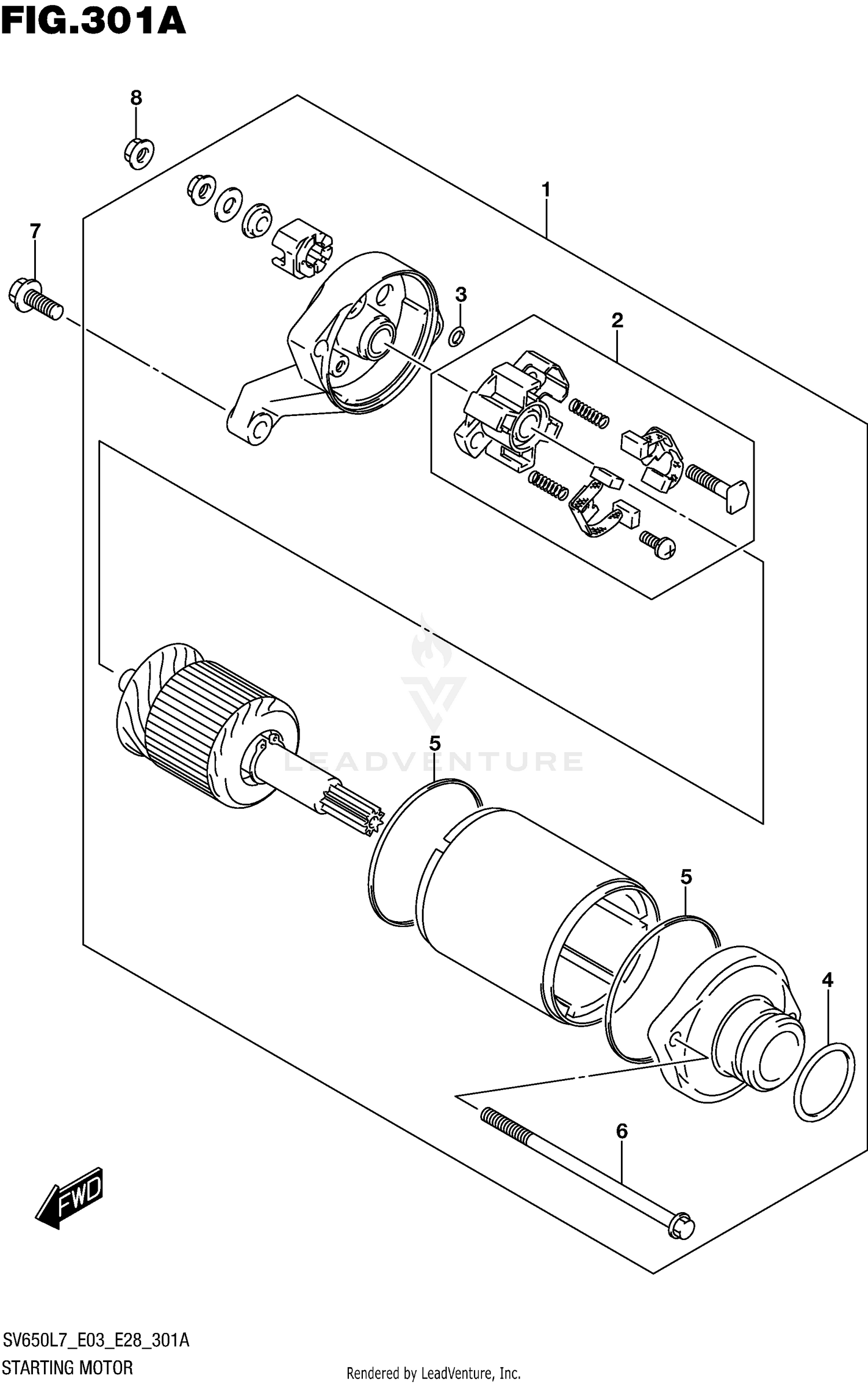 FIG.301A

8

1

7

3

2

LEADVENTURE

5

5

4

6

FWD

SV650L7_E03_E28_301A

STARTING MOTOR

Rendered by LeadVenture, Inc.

════════

A faithful copy of every record is needed here. Leave the images out of it.

 FIG.301A

8

1

7

3

2

LEADVENTURE

5

5

4

6

FWD

SV650L7_E03_E28_301A

STARTING MOTOR

Rendered by LeadVenture, Inc.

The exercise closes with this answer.